[Task objective] The answer is the exact text of every line from the one that contains "genus: Orycteropus" to the final line of the entries below, with pictures left out.

(Collected data)
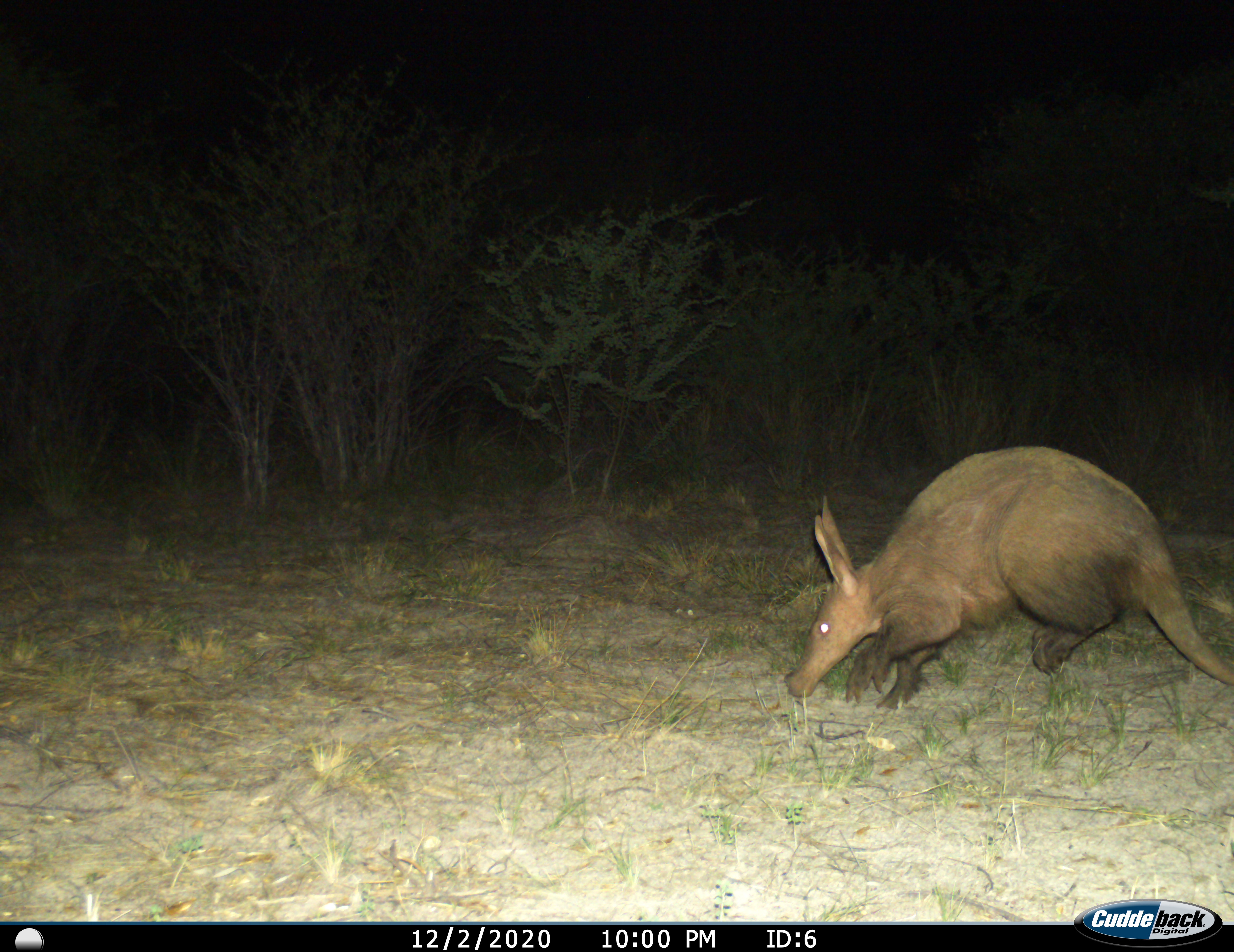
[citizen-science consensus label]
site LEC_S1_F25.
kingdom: Animalia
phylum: Chordata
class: Mammalia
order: Tubulidentata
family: Orycteropodidae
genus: Orycteropus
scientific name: Orycteropus afer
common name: aardvark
Aardvark (Orycteropus afer), count 1. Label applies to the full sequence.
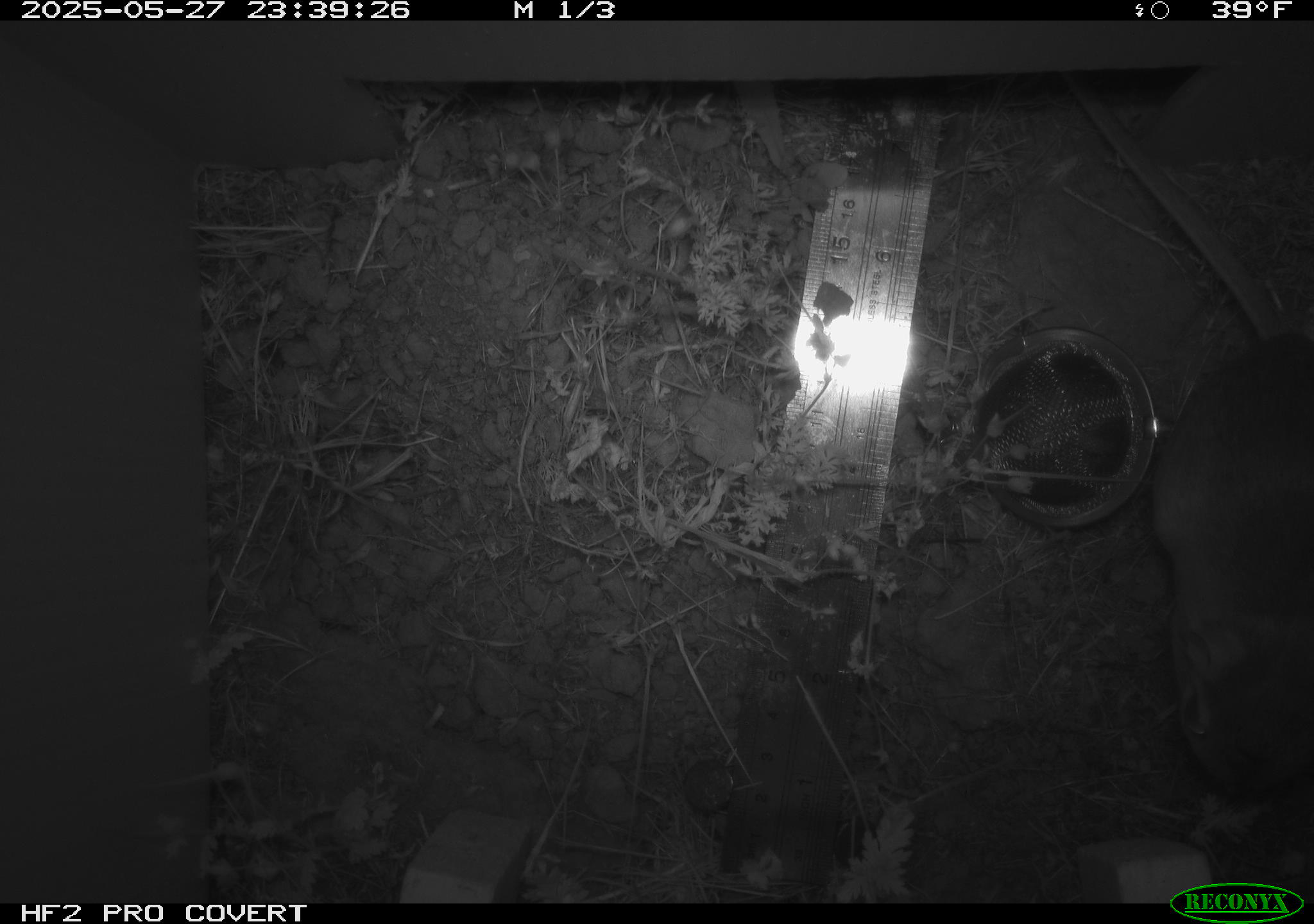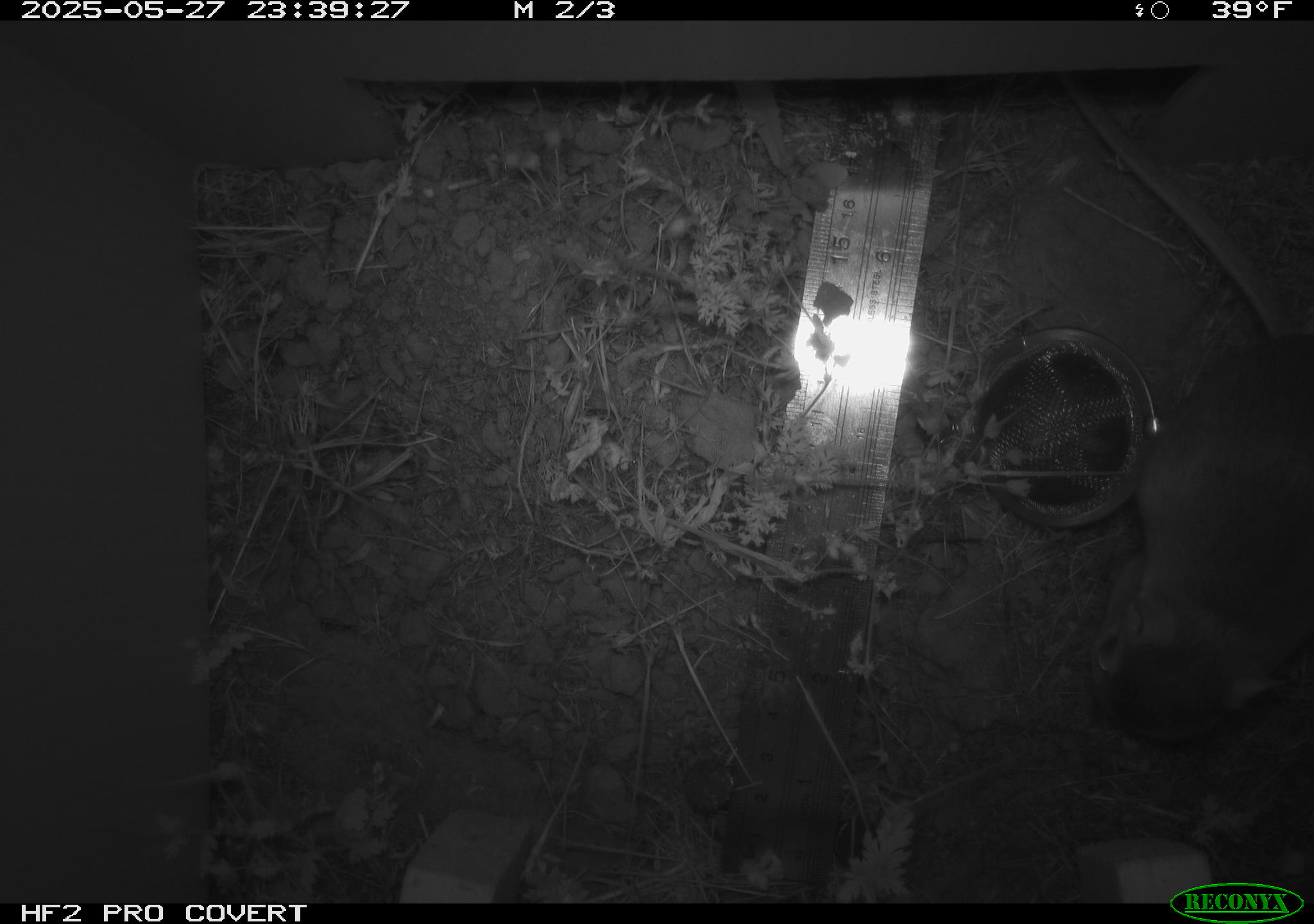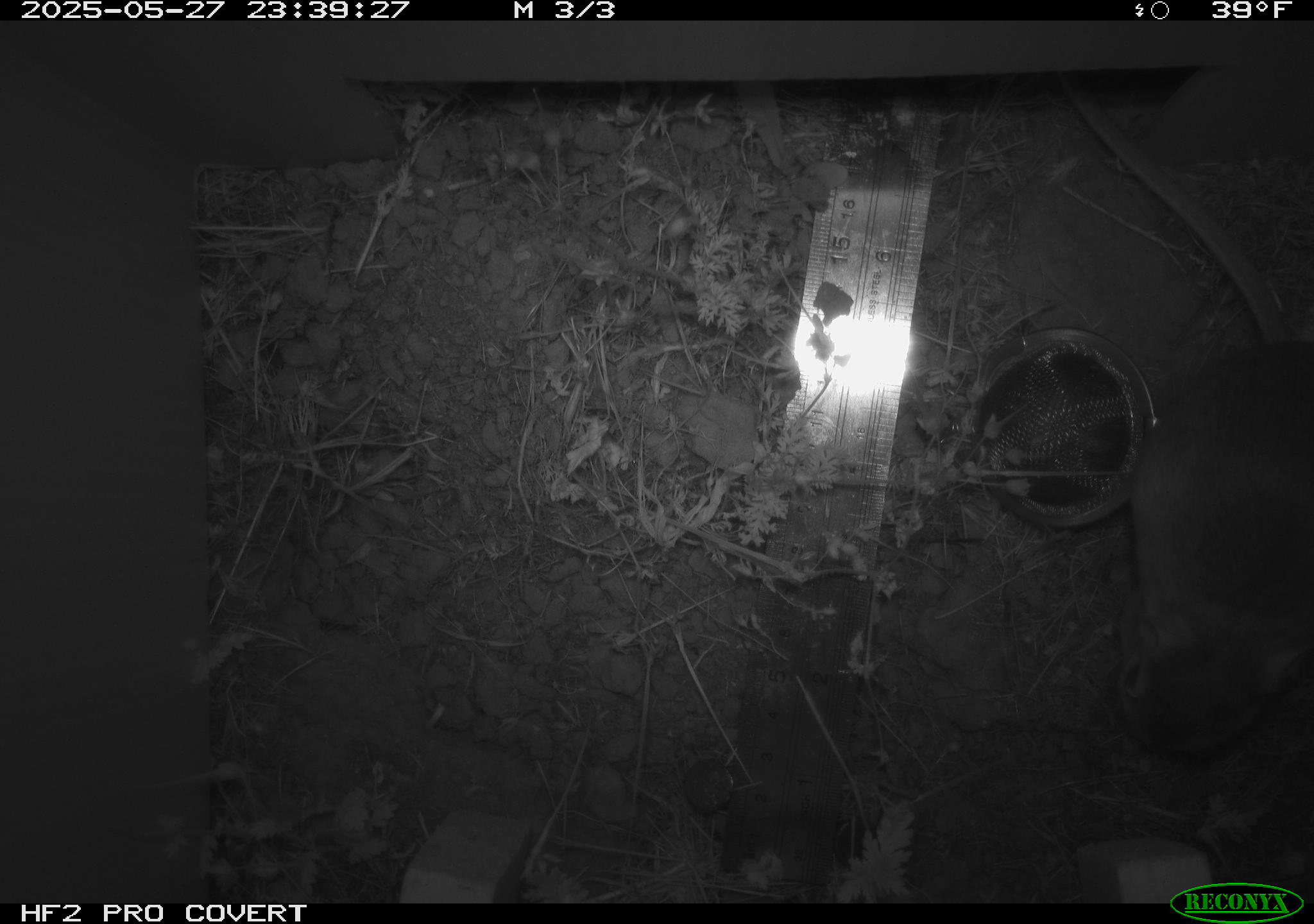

[Your response]
genus: Orycteropus
scientific name: Orycteropus afer
common name: aardvark
Aardvark (Orycteropus afer), count 1. Label applies to the full sequence.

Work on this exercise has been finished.